[[ TEXT EXCERPT open ]]

Carny

I can paint anytime, anywhere. This is because I made stuff long before I knew what an artist was. I never aspired to be an artist; the word makes me cringe because it implies trying to win the approval of others. I started drawing in first grade, painting in fourth, and declared myself an artist at ten. No approval necessary.

My professional career kicked off at eighteen with two sales to a prominent local collector who saw my work in the Guild of South Carolina Artists exhibition at the Gibbes Museum of Art in Charleston. I kissed the check and thought about ways to get my work seen by more people. When you’re unknown, the only way to get your work shown is to do it yourself. I exhibited in public libraries, restaurants, corporate hallways, a firehouse, a maximum-security prison, outdoor markets, and medical office lobbies, and even did impromptu shows by hanging paintings on the wrought-iron fences of downtown Charleston. All of those locations had one thing in common: they were places people had to be for other reasons. Whether having pudding or dialysis, people were moving from elevator to escalator, and therefore I had a millisecond to grab their attention.

Other than painting, two of my favorite things in the world are barbecue and magic, both of which can be found at carnivals and state fairs. I always admired the artists who painted circus banners for their design acumen, clarity of intention, and purposeful execution. They taught me that, if you are going to impinge on someone’s consciousness, even for a second, you have to grab them by the earlobes with a composition that looks good from twenty-five feet away. By copying such banners, I learned that larger shapes should occupy the perimeter and gradually get smaller as the eye winds into the climax of the image. Carnival posters also taught me that the entire rectangle itself should be considered the first form, just as the four sides supply the first four lines; everything that comes after should relate to those primary truths.

I still paint with the assumption that the viewer has somewhere else to be and I have less than a minute to convince them to slow down and look. From Giotto to John Kensett to Joseph Stella, great painting begins with confident, economical design.

[[ TEXT EXCERPT closed ]]

[PROBLEM SET]
• a. In the Carny text, at what age did the writer's professional career begin?
• b. Say whether each statement agrees with the Carny text, and quote the words that decide it: (i) The writer started painting in first grade. (ii) The writer's first two sales went to a collector who saw the work in an exhibition at the Gibbes Museum of Art in Charleston. (iii) Copying carnival banners taught the writer that larger shapes should fill the center of an image.

[[ ENTRIES SHOWN open ]]

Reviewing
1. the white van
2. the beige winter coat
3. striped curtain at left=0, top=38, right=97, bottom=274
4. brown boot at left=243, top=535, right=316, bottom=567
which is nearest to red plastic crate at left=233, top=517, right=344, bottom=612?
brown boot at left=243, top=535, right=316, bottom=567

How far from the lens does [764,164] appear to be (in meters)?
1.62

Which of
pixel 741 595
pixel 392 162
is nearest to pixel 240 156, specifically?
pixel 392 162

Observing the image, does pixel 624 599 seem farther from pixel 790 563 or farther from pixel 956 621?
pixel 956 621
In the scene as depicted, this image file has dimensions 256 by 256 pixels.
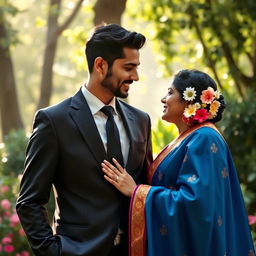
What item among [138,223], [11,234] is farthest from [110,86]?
[11,234]

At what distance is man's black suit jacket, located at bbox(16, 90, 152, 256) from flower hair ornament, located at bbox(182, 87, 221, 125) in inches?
22.2

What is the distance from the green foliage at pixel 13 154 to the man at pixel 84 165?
482 centimetres

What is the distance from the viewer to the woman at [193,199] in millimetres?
3621

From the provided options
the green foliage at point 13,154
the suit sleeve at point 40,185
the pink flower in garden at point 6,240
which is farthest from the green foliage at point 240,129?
the suit sleeve at point 40,185

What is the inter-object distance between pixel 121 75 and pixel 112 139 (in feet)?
1.15

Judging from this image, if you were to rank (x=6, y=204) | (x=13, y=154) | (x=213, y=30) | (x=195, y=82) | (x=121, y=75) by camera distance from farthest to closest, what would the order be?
(x=213, y=30) → (x=13, y=154) → (x=6, y=204) → (x=195, y=82) → (x=121, y=75)

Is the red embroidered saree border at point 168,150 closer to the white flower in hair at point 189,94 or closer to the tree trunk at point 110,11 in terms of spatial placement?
the white flower in hair at point 189,94

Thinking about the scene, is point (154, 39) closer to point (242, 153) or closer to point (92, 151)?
point (242, 153)

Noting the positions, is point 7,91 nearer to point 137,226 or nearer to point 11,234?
point 11,234

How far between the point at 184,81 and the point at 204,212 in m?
0.80

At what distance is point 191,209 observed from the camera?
3602mm

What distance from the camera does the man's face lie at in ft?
12.3

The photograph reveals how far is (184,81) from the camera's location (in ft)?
13.0

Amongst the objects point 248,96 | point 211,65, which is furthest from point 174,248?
point 211,65
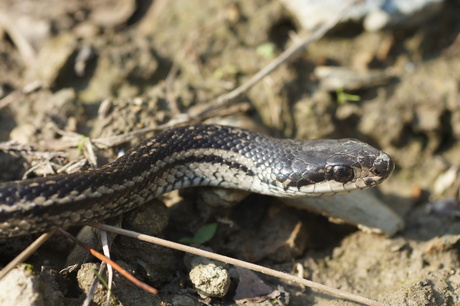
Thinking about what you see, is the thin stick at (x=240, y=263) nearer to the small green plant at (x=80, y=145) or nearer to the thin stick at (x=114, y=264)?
the thin stick at (x=114, y=264)

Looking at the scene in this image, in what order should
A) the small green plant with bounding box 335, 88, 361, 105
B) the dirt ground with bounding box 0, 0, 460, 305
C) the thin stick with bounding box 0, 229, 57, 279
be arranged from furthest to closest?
the small green plant with bounding box 335, 88, 361, 105
the dirt ground with bounding box 0, 0, 460, 305
the thin stick with bounding box 0, 229, 57, 279

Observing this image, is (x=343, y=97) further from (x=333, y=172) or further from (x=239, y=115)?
(x=333, y=172)

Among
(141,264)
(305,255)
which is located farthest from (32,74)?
(305,255)

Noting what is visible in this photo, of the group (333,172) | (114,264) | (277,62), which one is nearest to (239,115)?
(277,62)

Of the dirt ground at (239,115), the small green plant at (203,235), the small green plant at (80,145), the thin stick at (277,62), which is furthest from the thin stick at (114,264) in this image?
the thin stick at (277,62)

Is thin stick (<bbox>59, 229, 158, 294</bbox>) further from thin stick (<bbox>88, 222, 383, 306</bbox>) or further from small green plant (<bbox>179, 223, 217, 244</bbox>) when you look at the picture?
small green plant (<bbox>179, 223, 217, 244</bbox>)

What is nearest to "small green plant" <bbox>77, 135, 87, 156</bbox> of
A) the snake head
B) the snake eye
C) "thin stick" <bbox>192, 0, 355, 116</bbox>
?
"thin stick" <bbox>192, 0, 355, 116</bbox>

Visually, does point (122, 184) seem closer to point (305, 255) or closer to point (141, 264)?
point (141, 264)
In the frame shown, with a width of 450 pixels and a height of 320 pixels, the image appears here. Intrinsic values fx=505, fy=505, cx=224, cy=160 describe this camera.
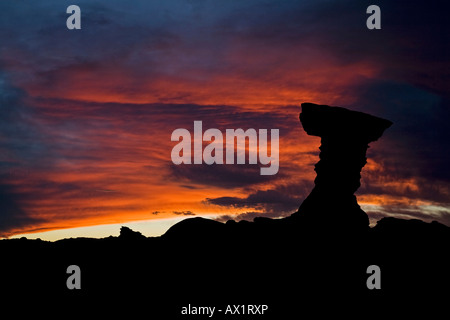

[[ ENTRIES SHOWN closed ]]

[ANSWERS BY TASK]
• a. At eighteen.

• b.
(i) No: "I started drawing in first grade, painting in fourth."
(ii) Yes: "two sales to a prominent local collector who saw my work in the Guild of South Carolina Artists exhibition at the Gibbes Museum of Art in Charleston."
(iii) No: "larger shapes should occupy the perimeter and gradually get smaller as the eye winds into the climax of the image."